Part of his small salary went to
the family of a brother; part disappeared each year in the buying
of books--at once his need and his passion; there were the expenses
of living; and Miss Anna always exacted appropriations.
"I know we have not much, but then my little boys and girls have
nothing; and the poor must help the poorer."
"Very well," he would reply, "but some day you will be a beggar
yourself, Anna."
"Oh, well then, if I am, I do not doubt that I shall be a thrifty
old mendicant. And I'll beg for _you_! So don't you be uneasy;
and give me what I want."
She always looked like a middle-aged Madonna in the garb of a
housekeeper.

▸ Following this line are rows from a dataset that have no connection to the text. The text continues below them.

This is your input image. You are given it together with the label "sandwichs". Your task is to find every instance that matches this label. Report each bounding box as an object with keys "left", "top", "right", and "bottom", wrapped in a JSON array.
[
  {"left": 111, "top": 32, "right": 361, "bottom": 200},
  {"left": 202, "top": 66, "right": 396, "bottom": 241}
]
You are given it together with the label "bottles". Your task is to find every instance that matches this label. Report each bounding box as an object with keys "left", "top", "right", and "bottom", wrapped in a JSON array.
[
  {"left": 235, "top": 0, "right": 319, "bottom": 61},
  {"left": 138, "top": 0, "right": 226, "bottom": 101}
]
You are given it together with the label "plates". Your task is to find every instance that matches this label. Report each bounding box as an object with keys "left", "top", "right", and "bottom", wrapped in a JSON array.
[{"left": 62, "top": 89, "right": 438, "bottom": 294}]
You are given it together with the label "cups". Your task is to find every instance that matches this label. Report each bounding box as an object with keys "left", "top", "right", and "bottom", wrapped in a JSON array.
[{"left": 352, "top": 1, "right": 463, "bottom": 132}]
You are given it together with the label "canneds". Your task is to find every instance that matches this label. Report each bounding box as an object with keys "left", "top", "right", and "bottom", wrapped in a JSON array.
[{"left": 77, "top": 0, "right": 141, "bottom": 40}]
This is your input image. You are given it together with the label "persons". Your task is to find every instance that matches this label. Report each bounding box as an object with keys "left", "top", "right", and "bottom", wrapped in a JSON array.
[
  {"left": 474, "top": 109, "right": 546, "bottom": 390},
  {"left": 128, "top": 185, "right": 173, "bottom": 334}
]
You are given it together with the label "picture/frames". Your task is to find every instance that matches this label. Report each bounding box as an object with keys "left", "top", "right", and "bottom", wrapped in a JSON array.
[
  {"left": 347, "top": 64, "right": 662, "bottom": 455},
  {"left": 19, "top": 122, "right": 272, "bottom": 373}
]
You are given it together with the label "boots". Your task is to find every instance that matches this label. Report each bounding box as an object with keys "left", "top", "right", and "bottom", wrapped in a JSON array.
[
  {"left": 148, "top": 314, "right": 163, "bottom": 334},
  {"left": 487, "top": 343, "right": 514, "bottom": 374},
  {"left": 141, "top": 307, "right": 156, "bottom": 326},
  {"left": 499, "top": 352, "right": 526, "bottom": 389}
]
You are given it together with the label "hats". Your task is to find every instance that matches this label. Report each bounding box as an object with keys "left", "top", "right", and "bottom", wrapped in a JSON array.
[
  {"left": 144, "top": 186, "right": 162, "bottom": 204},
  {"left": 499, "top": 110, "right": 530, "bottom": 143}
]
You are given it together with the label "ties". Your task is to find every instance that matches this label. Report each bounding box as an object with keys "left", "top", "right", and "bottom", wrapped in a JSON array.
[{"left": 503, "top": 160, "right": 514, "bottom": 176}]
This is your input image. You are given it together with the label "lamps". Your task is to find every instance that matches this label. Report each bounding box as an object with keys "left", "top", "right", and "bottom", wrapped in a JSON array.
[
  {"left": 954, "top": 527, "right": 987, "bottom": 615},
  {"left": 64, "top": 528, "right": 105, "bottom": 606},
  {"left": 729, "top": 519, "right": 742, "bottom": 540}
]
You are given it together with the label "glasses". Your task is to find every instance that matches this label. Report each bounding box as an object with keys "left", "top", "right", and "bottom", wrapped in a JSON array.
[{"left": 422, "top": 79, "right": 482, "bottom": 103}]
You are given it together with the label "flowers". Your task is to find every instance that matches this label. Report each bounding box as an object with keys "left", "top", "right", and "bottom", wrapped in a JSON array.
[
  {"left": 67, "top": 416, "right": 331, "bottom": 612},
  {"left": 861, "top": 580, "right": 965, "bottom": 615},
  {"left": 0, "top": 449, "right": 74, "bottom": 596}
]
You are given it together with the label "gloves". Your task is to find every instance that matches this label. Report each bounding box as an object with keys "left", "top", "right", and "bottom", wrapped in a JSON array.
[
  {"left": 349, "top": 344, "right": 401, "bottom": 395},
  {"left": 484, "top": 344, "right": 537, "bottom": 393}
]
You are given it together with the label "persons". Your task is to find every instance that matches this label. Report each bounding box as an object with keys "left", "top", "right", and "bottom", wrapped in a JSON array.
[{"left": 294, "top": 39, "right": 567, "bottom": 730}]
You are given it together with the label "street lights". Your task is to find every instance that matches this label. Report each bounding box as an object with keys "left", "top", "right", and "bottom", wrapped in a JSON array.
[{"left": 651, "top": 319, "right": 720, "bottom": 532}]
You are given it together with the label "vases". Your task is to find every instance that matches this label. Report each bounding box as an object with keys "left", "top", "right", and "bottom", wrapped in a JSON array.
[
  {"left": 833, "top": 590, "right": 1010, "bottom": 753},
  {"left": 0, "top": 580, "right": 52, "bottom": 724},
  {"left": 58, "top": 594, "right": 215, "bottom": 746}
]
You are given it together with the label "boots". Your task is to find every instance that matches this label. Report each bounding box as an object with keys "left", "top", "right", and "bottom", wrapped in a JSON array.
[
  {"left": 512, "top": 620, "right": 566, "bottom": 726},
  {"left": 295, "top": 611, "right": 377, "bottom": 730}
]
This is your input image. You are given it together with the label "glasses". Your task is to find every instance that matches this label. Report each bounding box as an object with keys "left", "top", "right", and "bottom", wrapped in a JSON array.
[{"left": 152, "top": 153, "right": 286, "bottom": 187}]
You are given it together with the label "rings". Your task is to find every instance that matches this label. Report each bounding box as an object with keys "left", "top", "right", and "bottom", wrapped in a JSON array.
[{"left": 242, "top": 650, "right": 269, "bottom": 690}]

Indeed, he was wont to call her the Madonna of the
Dishes; but at these times, and in truth for all deeper ways, he
thought of her as the Madonna of the Motherless. Nevertheless he
was resolute that out of this many-portioned salary something must
yet be saved.
"The time will come," he threatened, "when some younger man will
want my professorship--and will deserve it. I shall either be put
out or I shall go out; and then--decrepitude, uselessness, penury,
unless something has been hoarded. So, Anna, out of the frail
uncertain little basketful of the apples of life which the college
authorities present to me once a year, we must save a few for what
may prove a long hard winter."
Professor Hardage was a man somewhat past fifty, of ordinary
stature and heavy figure, topped with an immense head. His was not
what we call rather vaguely the American face. In Germany had he
been seen issuing from the lecture rooms of a university, he would
have been thought at home and his general status had been assumed:
there being that about him which bespoke the scholar, one of those
quiet self-effacing minds that have long since passed with entire
humility into the service of vast themes. In social life the
character of a noble master will in time stamp itself upon the look
and manners of a domestic; and in time the student acquires the
lofty hall-mark of what he serves.
It was this perhaps that immediately distinguished him and set him
apart in every company. The appreciative observer said at once:
"Here is a man who may not himself be great; but he is at least
great enough to understand greatness; he is used to greatness."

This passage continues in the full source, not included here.